_Task description_.
Could you pick up the casserole recipe below right after its last step and carry it on?

──────── Exercise text

To Make the Casserole:

  1. Preheat your oven to 390°F.
  2. Wash the eggplant and cut it into thin slices. Heat 1 tablespoon of olive oil in a pan and add the eggplant slices. Season with salt and pepper and sauté until the eggplant begins to soften.
  3. Cook the pasta according to the package instructions.
  4. In the meantime, chop the olives and sun-dried tomatoes.
  5. Mix the cooked pasta, sautéed eggplant, sun-dried tomatoes, olives, and kale pesto in a large bowl. Transfer to a casserole dish.
  6. In a small bowl, combine the bread crumbs with a tablespoon of olive oil and one crushed clove of garlic. Spread mixture over the kale pasta.
  7. Bake for 15-20 minutes.

────────────────
──────── Data records

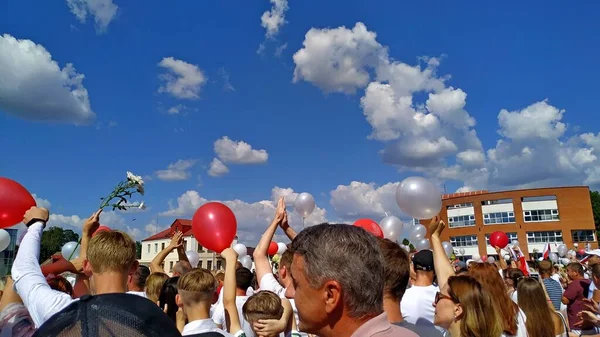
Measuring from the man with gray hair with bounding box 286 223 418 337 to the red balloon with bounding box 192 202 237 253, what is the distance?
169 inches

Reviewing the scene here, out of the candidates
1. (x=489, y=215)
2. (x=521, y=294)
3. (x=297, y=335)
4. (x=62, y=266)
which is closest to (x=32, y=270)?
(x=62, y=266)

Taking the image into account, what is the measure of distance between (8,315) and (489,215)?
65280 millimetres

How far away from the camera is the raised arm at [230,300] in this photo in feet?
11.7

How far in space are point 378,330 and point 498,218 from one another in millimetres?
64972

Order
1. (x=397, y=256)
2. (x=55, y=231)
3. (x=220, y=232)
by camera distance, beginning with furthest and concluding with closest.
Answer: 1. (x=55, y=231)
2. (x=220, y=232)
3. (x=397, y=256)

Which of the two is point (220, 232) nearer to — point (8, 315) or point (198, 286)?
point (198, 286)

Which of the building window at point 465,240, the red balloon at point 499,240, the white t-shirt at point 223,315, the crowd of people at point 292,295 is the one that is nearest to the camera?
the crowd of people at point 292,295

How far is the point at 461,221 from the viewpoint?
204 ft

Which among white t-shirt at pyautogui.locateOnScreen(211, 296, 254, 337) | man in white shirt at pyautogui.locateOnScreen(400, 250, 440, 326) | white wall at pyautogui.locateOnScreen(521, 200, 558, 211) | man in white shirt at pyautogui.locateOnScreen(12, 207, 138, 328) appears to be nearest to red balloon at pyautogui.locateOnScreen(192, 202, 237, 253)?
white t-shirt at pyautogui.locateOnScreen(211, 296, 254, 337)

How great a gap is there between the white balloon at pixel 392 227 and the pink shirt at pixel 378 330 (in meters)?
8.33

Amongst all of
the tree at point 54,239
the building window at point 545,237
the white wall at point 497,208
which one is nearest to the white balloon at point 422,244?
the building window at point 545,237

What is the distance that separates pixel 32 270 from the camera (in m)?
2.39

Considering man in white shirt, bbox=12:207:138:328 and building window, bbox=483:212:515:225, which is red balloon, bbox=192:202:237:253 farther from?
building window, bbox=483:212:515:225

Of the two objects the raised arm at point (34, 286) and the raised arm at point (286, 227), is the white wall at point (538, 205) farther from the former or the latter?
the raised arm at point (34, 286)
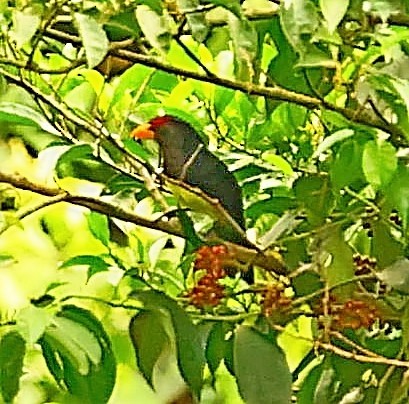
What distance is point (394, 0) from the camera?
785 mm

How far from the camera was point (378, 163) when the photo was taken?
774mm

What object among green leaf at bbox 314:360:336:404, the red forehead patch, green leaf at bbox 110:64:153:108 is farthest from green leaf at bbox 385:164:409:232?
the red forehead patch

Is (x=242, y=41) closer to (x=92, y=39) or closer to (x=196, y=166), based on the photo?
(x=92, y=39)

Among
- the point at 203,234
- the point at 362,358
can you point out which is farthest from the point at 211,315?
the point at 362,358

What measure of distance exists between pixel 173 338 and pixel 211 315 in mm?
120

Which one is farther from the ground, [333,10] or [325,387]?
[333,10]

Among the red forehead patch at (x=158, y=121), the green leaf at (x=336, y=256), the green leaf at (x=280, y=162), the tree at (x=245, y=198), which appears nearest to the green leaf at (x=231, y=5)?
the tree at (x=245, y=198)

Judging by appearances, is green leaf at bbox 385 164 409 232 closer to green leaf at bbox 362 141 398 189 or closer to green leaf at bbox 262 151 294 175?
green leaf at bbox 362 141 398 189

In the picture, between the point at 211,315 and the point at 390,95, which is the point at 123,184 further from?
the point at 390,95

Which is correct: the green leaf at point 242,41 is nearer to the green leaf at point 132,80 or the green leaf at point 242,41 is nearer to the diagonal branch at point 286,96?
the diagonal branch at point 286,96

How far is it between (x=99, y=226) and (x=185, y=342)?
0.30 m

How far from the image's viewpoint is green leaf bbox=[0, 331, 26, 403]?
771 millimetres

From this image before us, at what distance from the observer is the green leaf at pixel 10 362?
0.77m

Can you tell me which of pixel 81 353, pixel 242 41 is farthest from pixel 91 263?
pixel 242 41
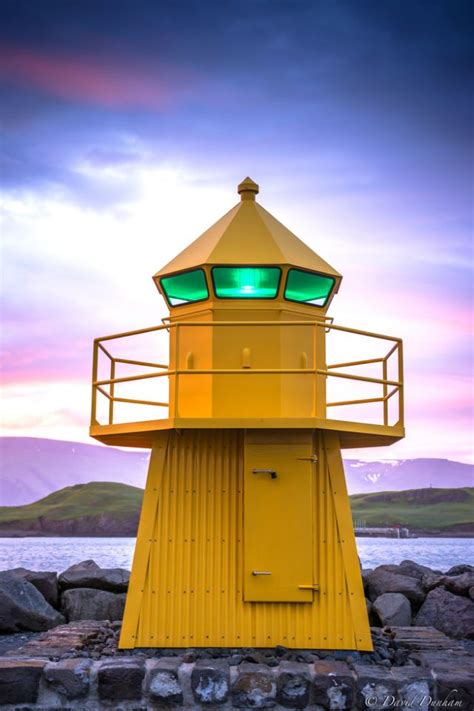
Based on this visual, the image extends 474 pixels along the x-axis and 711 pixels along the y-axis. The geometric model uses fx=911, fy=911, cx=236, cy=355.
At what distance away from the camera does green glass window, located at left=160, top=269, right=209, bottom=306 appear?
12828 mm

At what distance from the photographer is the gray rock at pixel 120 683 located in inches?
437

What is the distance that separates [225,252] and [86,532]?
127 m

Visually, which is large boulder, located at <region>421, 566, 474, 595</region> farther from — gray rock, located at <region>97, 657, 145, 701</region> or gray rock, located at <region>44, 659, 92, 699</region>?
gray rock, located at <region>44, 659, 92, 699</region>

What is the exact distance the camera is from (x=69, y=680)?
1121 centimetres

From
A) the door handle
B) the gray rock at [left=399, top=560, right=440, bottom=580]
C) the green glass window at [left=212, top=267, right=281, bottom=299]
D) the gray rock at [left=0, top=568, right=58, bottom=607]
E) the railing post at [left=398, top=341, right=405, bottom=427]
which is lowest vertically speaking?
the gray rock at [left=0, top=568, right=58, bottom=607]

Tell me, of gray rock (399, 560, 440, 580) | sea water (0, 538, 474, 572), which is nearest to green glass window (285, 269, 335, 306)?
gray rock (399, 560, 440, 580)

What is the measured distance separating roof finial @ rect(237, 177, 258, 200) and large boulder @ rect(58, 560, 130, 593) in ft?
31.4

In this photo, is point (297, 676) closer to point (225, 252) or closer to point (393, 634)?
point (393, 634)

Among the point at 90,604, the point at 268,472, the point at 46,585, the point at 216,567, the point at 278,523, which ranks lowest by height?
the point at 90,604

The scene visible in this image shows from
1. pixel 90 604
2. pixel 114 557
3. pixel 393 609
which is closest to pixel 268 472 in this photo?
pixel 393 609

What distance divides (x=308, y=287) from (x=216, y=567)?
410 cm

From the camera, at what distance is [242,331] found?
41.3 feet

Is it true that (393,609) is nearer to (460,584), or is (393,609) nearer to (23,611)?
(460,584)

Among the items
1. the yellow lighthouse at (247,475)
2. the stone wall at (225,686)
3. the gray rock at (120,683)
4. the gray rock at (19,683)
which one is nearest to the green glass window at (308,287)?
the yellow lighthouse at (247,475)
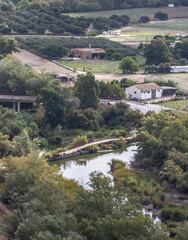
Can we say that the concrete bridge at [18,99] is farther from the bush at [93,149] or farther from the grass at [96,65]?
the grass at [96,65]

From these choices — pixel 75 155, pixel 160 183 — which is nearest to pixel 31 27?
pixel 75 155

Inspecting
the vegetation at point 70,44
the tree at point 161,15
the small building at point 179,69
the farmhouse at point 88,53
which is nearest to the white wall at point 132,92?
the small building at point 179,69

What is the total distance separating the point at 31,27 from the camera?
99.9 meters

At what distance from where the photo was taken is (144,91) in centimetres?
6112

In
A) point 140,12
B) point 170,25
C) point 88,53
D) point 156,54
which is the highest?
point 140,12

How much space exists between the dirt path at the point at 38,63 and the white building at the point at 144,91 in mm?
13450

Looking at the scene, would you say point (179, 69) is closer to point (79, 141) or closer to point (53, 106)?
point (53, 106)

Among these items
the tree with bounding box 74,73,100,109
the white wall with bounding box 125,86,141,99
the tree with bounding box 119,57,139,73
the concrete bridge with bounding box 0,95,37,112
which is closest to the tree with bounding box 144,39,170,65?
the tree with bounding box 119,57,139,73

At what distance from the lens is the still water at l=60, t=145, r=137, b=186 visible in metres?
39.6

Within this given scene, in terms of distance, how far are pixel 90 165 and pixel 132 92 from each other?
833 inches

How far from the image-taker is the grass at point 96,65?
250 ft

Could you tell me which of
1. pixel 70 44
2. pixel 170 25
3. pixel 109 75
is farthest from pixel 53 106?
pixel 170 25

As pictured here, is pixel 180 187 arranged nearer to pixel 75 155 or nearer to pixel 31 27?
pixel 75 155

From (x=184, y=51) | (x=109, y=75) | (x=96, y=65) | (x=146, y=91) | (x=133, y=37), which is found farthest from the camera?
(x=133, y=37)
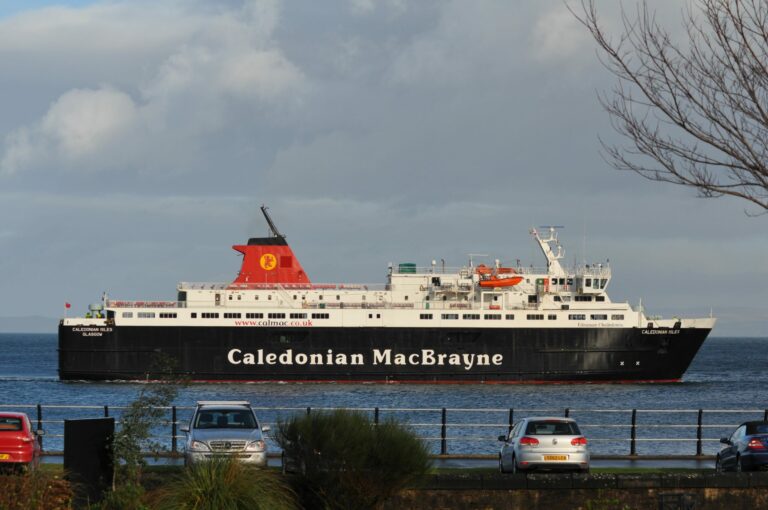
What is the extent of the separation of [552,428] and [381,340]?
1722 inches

────────────────

_Your response_.
Notes

An absolutely lovely highlight is the crust, made of gluten-free bread crumbs mixed with olive oil and garlic. It's crunchy, hearty, and perfect!

Nutritional Information

Total Calories: 2106 | Total Carbs: 294 g | Total Fat: 98 g | Total Protein: 35 g | Total Sodium: 1132 g | Total Sugar: 27 g Per Serving: Calories: 702 | Carbs: 98 g | Fat: 33 g | Protein: 12 g | Sodium: 377 mg | Sugar: 9 g

Note: The information shown is based on available ingredients and preparation. It should not be considered a substitute for a professional nutritionist’s advice.